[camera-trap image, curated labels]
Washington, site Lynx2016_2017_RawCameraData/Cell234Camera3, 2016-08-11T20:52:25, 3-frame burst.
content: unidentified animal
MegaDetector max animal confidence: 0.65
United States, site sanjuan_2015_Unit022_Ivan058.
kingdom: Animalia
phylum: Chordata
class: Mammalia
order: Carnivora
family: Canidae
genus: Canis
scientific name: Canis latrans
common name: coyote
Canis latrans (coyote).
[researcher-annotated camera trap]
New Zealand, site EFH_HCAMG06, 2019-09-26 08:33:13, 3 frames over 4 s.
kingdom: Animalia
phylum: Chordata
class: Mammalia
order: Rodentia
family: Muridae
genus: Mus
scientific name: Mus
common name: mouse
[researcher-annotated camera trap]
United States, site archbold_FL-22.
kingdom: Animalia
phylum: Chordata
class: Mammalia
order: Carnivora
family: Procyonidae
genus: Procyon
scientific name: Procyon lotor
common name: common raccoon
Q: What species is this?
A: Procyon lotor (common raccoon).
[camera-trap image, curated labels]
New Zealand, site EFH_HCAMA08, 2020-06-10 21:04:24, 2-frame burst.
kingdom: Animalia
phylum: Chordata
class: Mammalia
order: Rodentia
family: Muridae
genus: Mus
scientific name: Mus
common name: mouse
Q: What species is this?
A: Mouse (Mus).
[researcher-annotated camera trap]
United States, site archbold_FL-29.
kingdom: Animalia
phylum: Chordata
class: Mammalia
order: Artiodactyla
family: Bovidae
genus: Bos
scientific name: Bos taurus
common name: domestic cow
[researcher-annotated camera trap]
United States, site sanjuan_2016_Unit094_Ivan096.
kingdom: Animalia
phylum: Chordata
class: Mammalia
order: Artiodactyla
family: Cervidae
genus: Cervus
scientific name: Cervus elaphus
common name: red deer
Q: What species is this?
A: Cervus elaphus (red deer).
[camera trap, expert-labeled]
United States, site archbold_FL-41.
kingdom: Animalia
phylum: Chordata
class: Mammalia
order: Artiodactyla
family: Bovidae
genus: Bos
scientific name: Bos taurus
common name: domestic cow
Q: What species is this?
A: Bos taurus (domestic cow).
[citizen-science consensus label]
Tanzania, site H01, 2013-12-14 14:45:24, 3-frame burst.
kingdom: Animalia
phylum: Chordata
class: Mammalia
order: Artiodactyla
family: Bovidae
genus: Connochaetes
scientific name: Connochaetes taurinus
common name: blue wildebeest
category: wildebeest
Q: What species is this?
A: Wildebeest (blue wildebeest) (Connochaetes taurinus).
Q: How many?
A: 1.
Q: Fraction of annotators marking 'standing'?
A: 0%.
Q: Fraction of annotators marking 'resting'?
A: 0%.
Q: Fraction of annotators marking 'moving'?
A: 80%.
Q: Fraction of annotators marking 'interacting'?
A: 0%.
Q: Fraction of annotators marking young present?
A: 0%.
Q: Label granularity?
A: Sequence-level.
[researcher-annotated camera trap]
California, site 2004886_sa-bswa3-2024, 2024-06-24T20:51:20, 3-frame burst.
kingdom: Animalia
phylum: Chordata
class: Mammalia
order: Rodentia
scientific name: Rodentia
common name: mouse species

> REQUIRED WORK
Word for word, copy the listing above in its entirety.

> ANSWER
[camera-trap image, curated labels]
Washington, site Lynx2016_2017_RawCameraData/Cell234Camera3, 2016-08-11T20:52:25, 3-frame burst.
content: unidentified animal
MegaDetector max animal confidence: 0.65
United States, site sanjuan_2015_Unit022_Ivan058.
kingdom: Animalia
phylum: Chordata
class: Mammalia
order: Carnivora
family: Canidae
genus: Canis
scientific name: Canis latrans
common name: coyote
Canis latrans (coyote).
[researcher-annotated camera trap]
New Zealand, site EFH_HCAMG06, 2019-09-26 08:33:13, 3 frames over 4 s.
kingdom: Animalia
phylum: Chordata
class: Mammalia
order: Rodentia
family: Muridae
genus: Mus
scientific name: Mus
common name: mouse
[researcher-annotated camera trap]
United States, site archbold_FL-22.
kingdom: Animalia
phylum: Chordata
class: Mammalia
order: Carnivora
family: Procyonidae
genus: Procyon
scientific name: Procyon lotor
common name: common raccoon
Q: What species is this?
A: Procyon lotor (common raccoon).
[camera-trap image, curated labels]
New Zealand, site EFH_HCAMA08, 2020-06-10 21:04:24, 2-frame burst.
kingdom: Animalia
phylum: Chordata
class: Mammalia
order: Rodentia
family: Muridae
genus: Mus
scientific name: Mus
common name: mouse
Q: What species is this?
A: Mouse (Mus).
[researcher-annotated camera trap]
United States, site archbold_FL-29.
kingdom: Animalia
phylum: Chordata
class: Mammalia
order: Artiodactyla
family: Bovidae
genus: Bos
scientific name: Bos taurus
common name: domestic cow
[researcher-annotated camera trap]
United States, site sanjuan_2016_Unit094_Ivan096.
kingdom: Animalia
phylum: Chordata
class: Mammalia
order: Artiodactyla
family: Cervidae
genus: Cervus
scientific name: Cervus elaphus
common name: red deer
Q: What species is this?
A: Cervus elaphus (red deer).
[camera trap, expert-labeled]
United States, site archbold_FL-41.
kingdom: Animalia
phylum: Chordata
class: Mammalia
order: Artiodactyla
family: Bovidae
genus: Bos
scientific name: Bos taurus
common name: domestic cow
Q: What species is this?
A: Bos taurus (domestic cow).
[citizen-science consensus label]
Tanzania, site H01, 2013-12-14 14:45:24, 3-frame burst.
kingdom: Animalia
phylum: Chordata
class: Mammalia
order: Artiodactyla
family: Bovidae
genus: Connochaetes
scientific name: Connochaetes taurinus
common name: blue wildebeest
category: wildebeest
Q: What species is this?
A: Wildebeest (blue wildebeest) (Connochaetes taurinus).
Q: How many?
A: 1.
Q: Fraction of annotators marking 'standing'?
A: 0%.
Q: Fraction of annotators marking 'resting'?
A: 0%.
Q: Fraction of annotators marking 'moving'?
A: 80%.
Q: Fraction of annotators marking 'interacting'?
A: 0%.
Q: Fraction of annotators marking young present?
A: 0%.
Q: Label granularity?
A: Sequence-level.
[researcher-annotated camera trap]
California, site 2004886_sa-bswa3-2024, 2024-06-24T20:51:20, 3-frame burst.
kingdom: Animalia
phylum: Chordata
class: Mammalia
order: Rodentia
scientific name: Rodentia
common name: mouse species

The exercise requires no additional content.